Of course, there's no question about the existence of gods in Skyrim, though what a pantheon means in that world is different to what God means in Bergman's. The Elder Scrolls video game pantheon is basically a set of powerful administrators or, in the case of Daedra, gangsters. The underlying problems of Through a Glass Darkly are the human capacity to perceive God's existence and the absence of consequence for amoral thoughts and actions. The movie concludes with the proposition that love may be proof of God's existence, or God literally is love.
How does that square with Minus and Karin, brother and sister, sleeping with each other? They clearly love each other but in the visual and moral chaos of that literal shipwreck (unless the crew received divine punishment) their impulsive coitus is the kind of act that could ultimately undermine their love in the long term.

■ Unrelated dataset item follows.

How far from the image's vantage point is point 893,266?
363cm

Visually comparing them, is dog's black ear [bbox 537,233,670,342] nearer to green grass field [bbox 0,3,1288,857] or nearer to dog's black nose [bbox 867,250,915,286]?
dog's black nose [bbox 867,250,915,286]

I saw a bit of Russell Brand this morning talking about Trump's verdict. He brought in the issue of whether or not you could have true justice in a world in which people don't believe in a loving God. Now that I think Brand is taking money from Russia, I look at everything he says in a different light. Obviously he's getting at the increasing disparity between how reality is perceived by two factions of the American public, a division that may not have been so bad if we had a unifying morality. The question implies the problem; perception of the problem may exacerbate it and thereby be in Putin's interest?
I don't see belief in a loving God as necessary for a moral system. A legal system or a set of moral guidelines within personal relationships can be governed by the imperative to prevent the maximum amount of physical and mental suffering possible, influenced by the recognition that when people suffer they're more likely to inflict suffering on others. This may produce a workable system but is it satisfying? And what if God is a spider, as Karin discovers to her horror? After all, the satisfaction of many is founded on the suffering of others.
Perhaps God, like Karin's father, is both compassionate and predatory.
I also watched Twin Peaks last night.